__Activity__.
Repeat exactly the lines below from the line that contains "E-Jet 455CB Standard Printing Mode" to the last line, inclusive, without the pictures.

__Data for this task__.

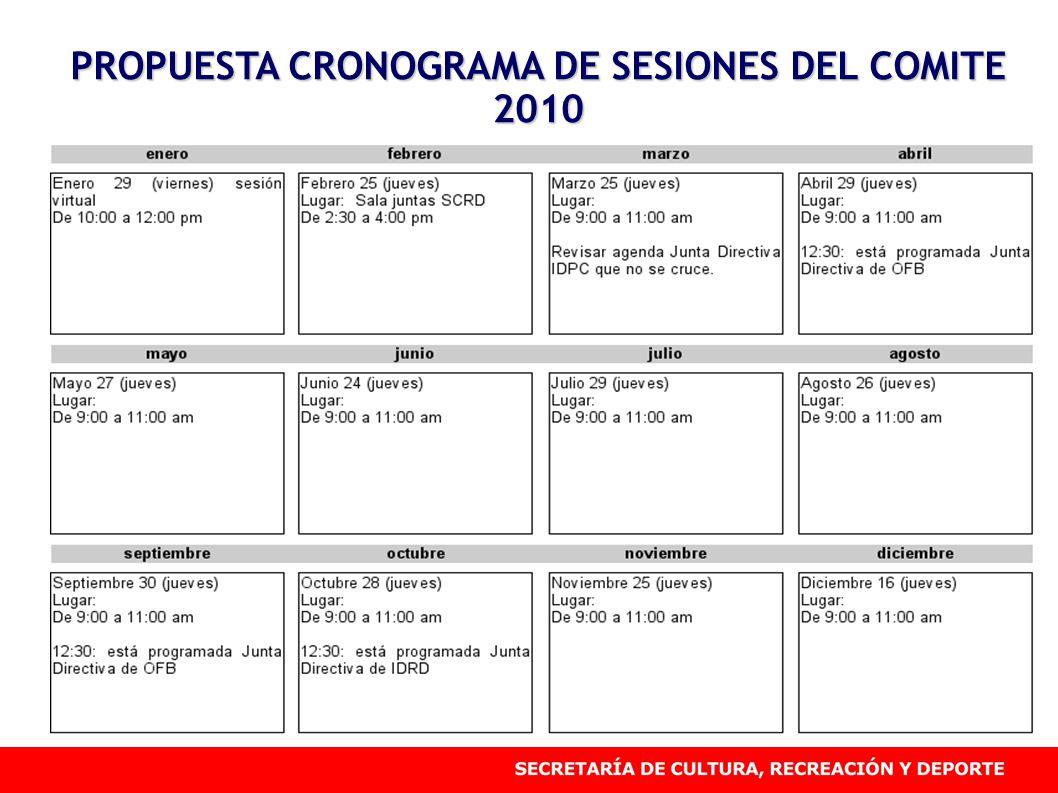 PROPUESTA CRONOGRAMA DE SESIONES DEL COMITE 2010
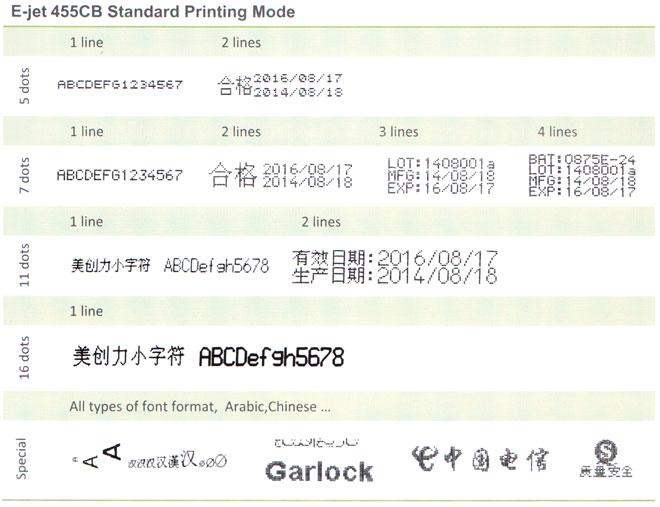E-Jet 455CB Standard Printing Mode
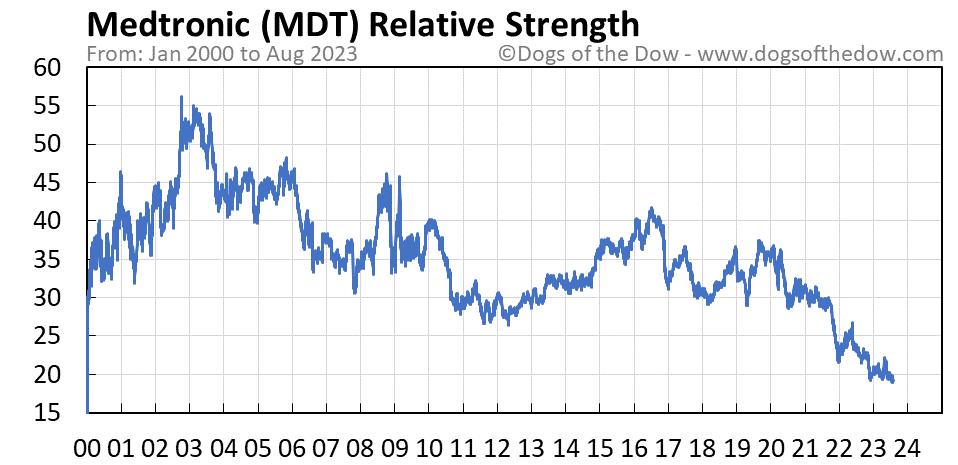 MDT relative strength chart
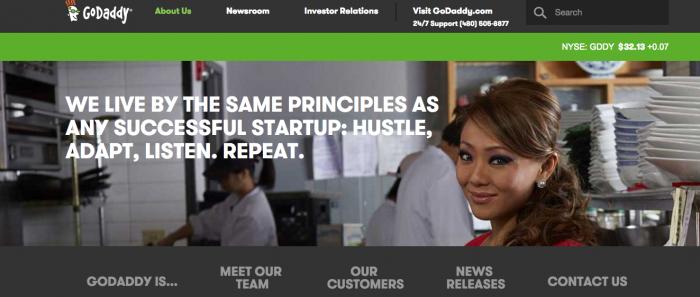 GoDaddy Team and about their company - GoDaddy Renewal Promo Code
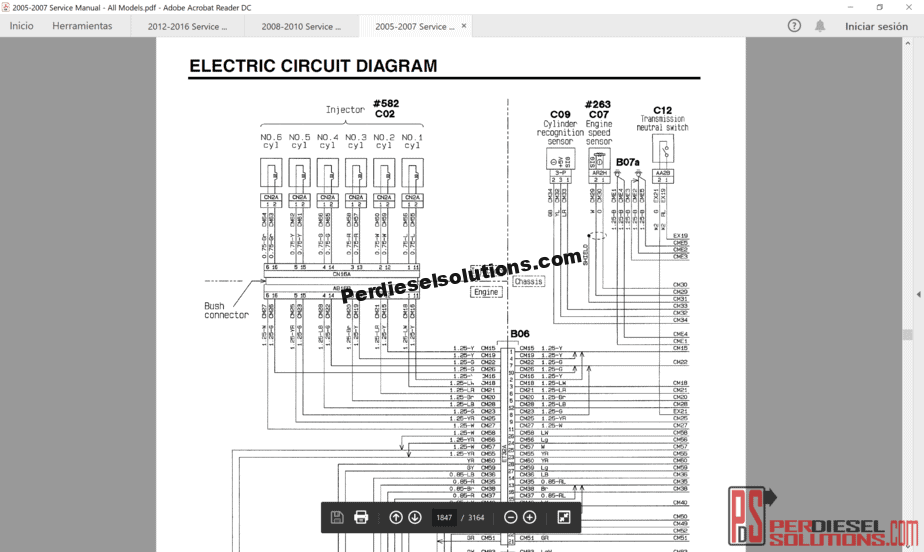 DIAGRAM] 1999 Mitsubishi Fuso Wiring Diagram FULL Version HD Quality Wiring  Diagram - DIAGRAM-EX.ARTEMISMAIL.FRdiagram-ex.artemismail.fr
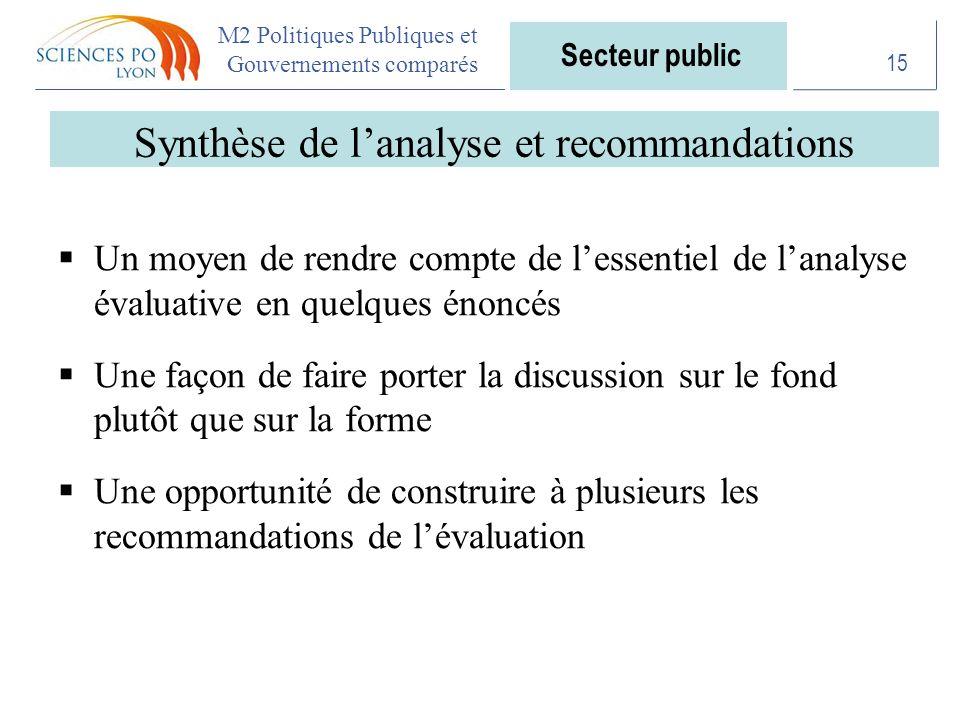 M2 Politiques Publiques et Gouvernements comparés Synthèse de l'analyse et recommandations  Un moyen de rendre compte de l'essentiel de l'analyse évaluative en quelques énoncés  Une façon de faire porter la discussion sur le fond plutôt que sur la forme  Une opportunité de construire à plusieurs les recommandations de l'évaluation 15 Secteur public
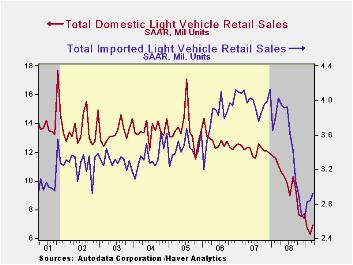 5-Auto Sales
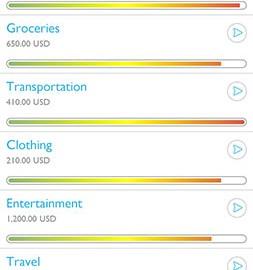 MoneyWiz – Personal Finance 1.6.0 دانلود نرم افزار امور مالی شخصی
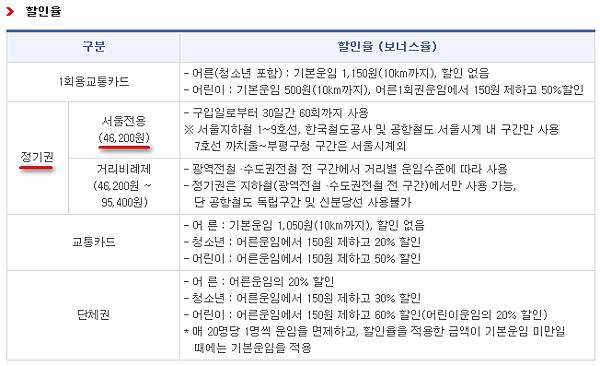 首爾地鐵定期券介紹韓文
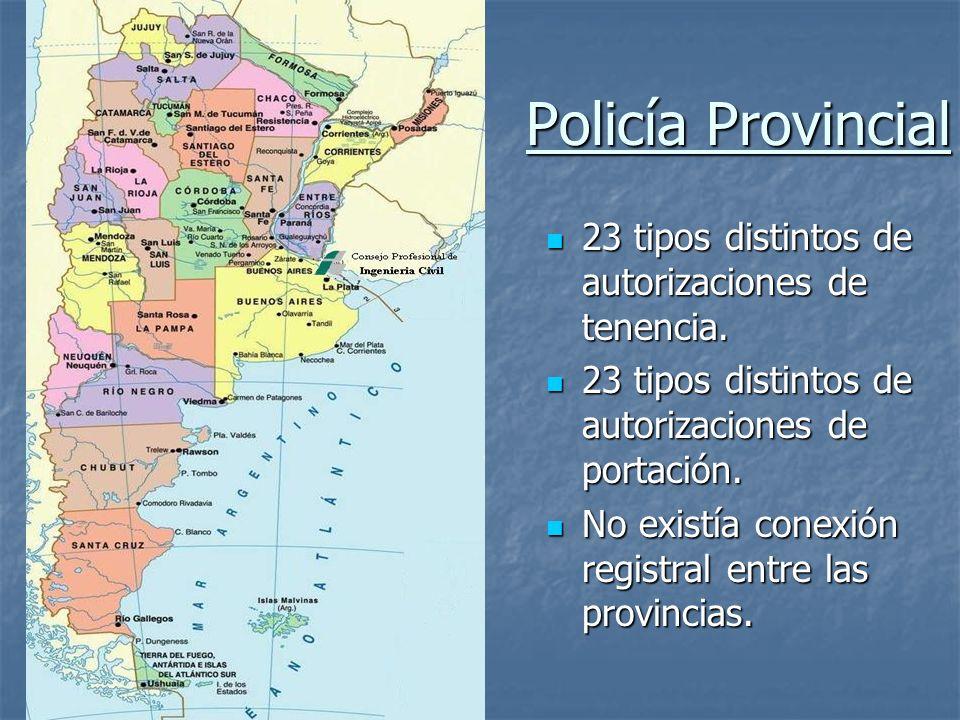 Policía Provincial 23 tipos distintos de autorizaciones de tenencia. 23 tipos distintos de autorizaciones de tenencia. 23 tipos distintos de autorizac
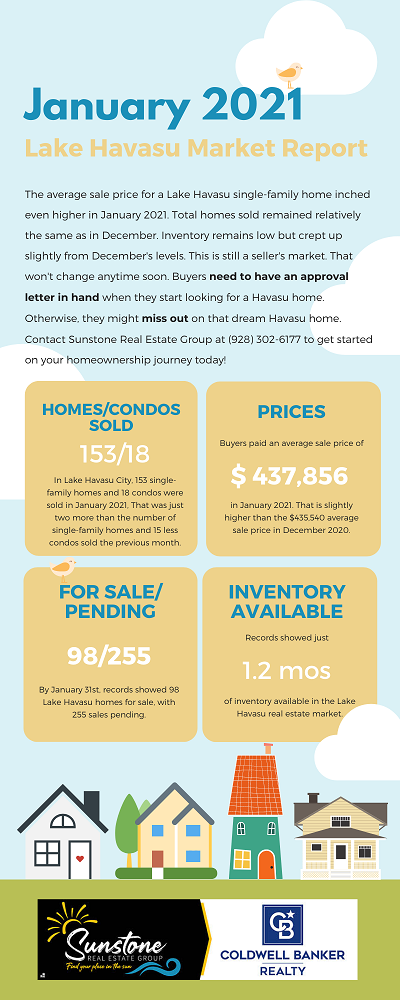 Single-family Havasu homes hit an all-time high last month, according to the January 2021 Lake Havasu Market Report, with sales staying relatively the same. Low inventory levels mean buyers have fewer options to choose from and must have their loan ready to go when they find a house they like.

__Answer section__.
E-Jet 455CB Standard Printing Mode
 MDT relative strength chart
 GoDaddy Team and about their company - GoDaddy Renewal Promo Code
 DIAGRAM] 1999 Mitsubishi Fuso Wiring Diagram FULL Version HD Quality Wiring  Diagram - DIAGRAM-EX.ARTEMISMAIL.FRdiagram-ex.artemismail.fr
 M2 Politiques Publiques et Gouvernements comparés Synthèse de l'analyse et recommandations  Un moyen de rendre compte de l'essentiel de l'analyse évaluative en quelques énoncés  Une façon de faire porter la discussion sur le fond plutôt que sur la forme  Une opportunité de construire à plusieurs les recommandations de l'évaluation 15 Secteur public
 5-Auto Sales
 MoneyWiz – Personal Finance 1.6.0 دانلود نرم افزار امور مالی شخصی
 首爾地鐵定期券介紹韓文
 Policía Provincial 23 tipos distintos de autorizaciones de tenencia. 23 tipos distintos de autorizaciones de tenencia. 23 tipos distintos de autorizac
 Single-family Havasu homes hit an all-time high last month, according to the January 2021 Lake Havasu Market Report, with sales staying relatively the same. Low inventory levels mean buyers have fewer options to choose from and must have their loan ready to go when they find a house they like.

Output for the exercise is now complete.